=== THE DATA ===
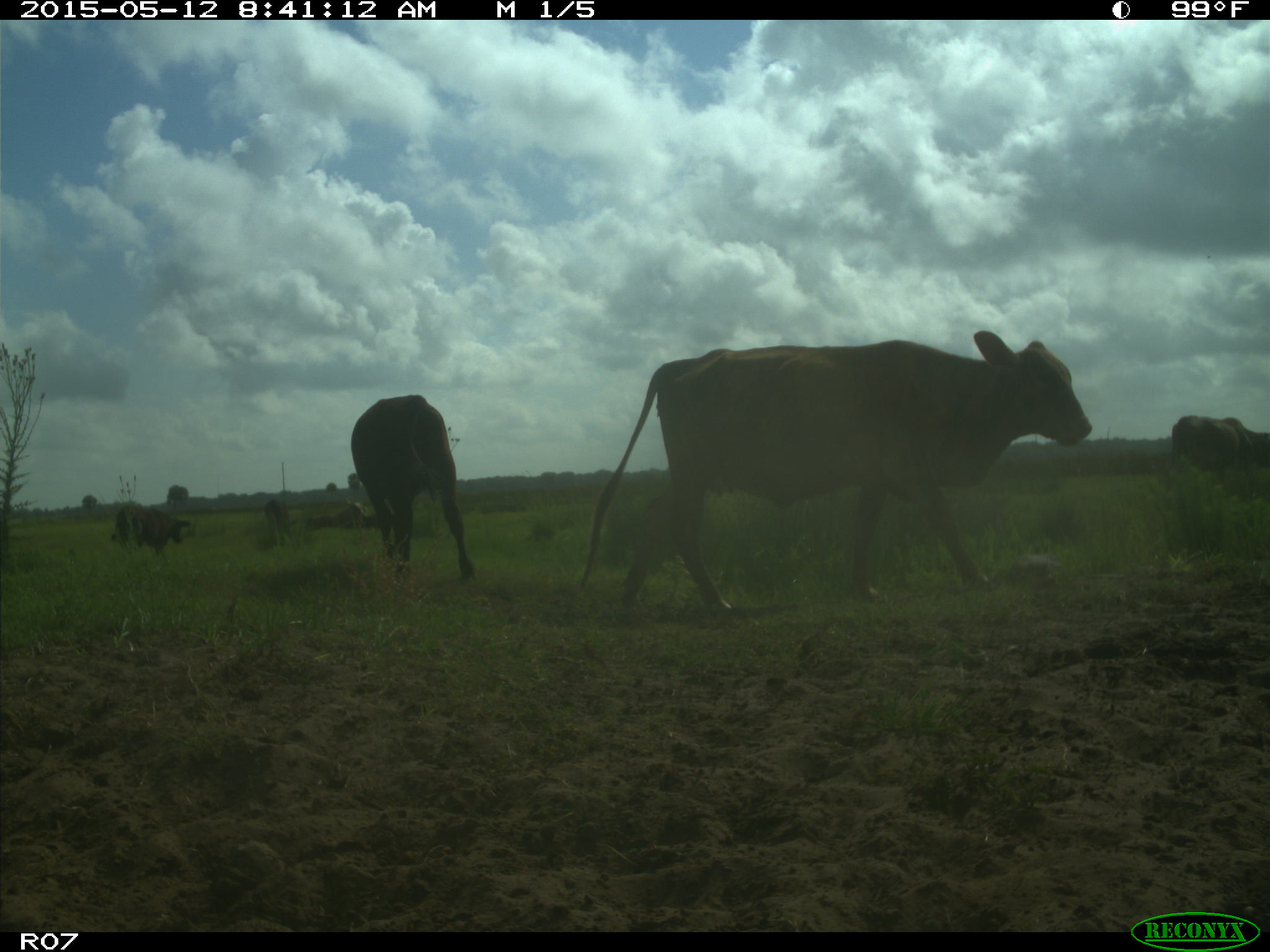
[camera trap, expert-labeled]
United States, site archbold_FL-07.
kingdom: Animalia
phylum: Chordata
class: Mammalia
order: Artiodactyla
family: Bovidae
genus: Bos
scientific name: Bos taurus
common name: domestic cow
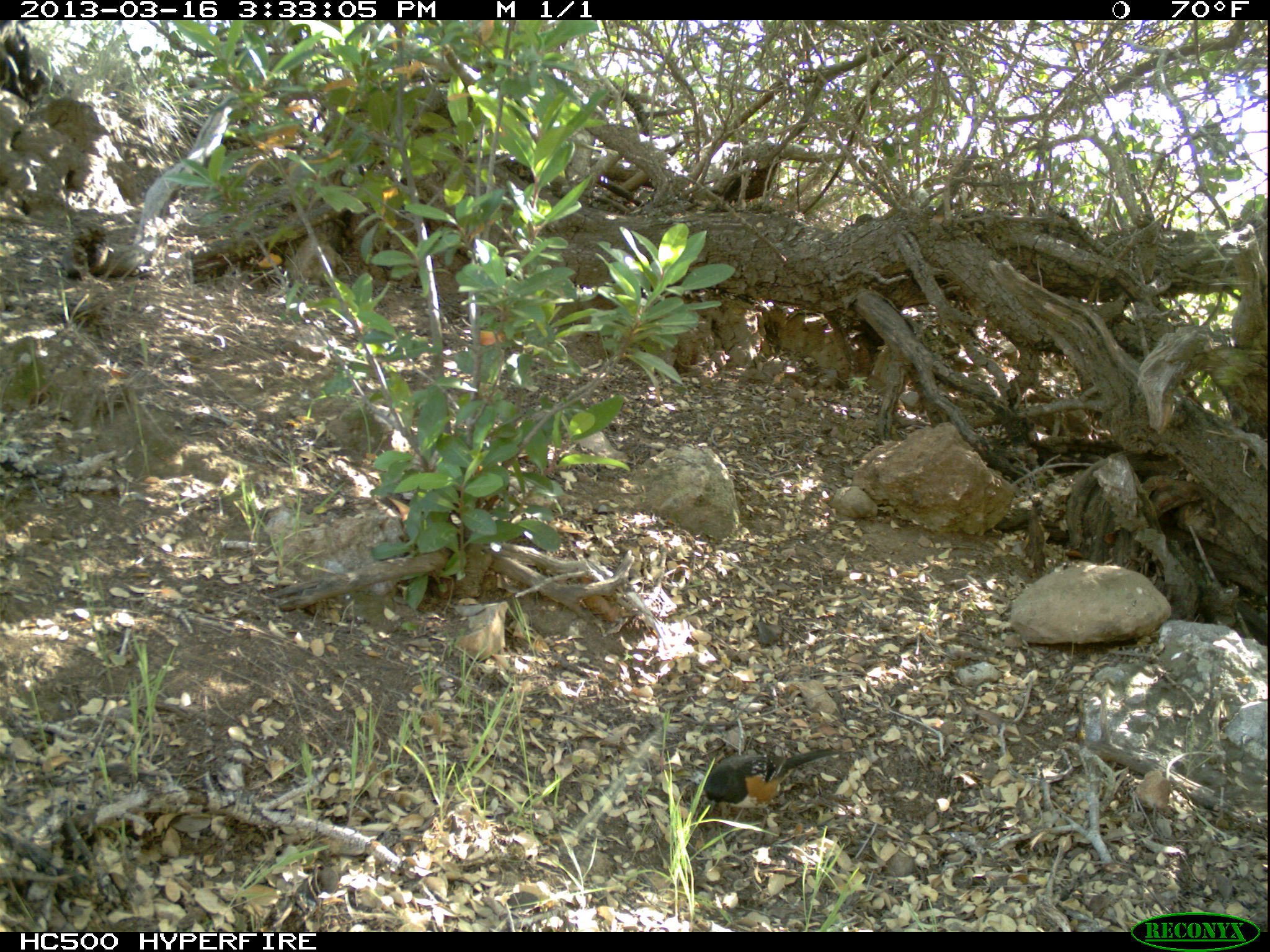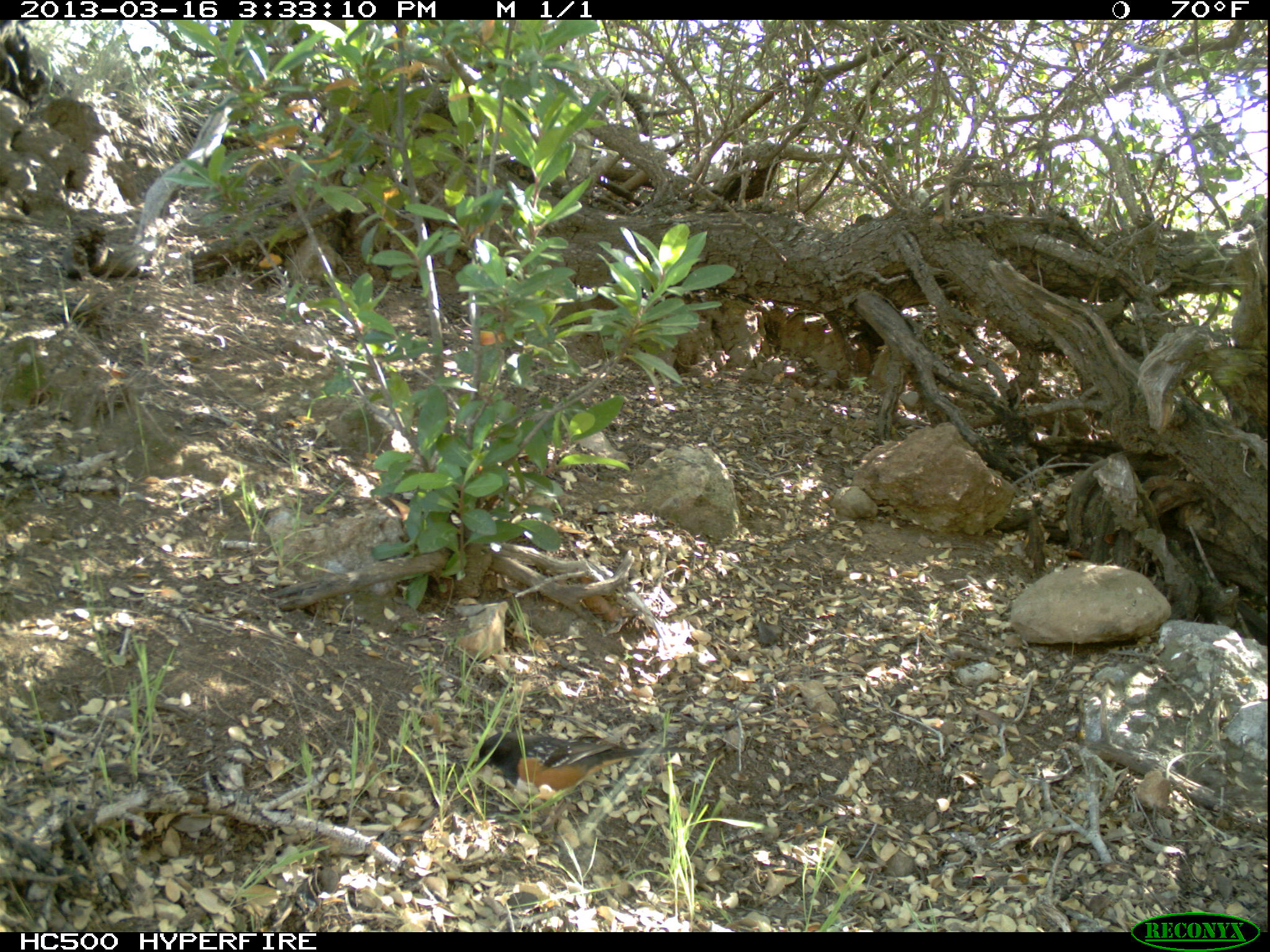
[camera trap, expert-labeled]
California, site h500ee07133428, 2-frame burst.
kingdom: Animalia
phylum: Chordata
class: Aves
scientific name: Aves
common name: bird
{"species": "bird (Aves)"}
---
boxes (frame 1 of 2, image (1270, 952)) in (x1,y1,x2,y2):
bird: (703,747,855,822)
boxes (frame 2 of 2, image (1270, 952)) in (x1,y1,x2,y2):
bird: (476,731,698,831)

=== WHAT YOU ARE ASKED TO DO ===
Repeat the listing above word for word, omitting the pictures.

=== FINAL ANSWER ===
[camera trap, expert-labeled]
United States, site archbold_FL-07.
kingdom: Animalia
phylum: Chordata
class: Mammalia
order: Artiodactyla
family: Bovidae
genus: Bos
scientific name: Bos taurus
common name: domestic cow
[camera trap, expert-labeled]
California, site h500ee07133428, 2-frame burst.
kingdom: Animalia
phylum: Chordata
class: Aves
scientific name: Aves
common name: bird
{"species": "bird (Aves)"}
---
boxes (frame 1 of 2, image (1270, 952)) in (x1,y1,x2,y2):
bird: (703,747,855,822)
boxes (frame 2 of 2, image (1270, 952)) in (x1,y1,x2,y2):
bird: (476,731,698,831)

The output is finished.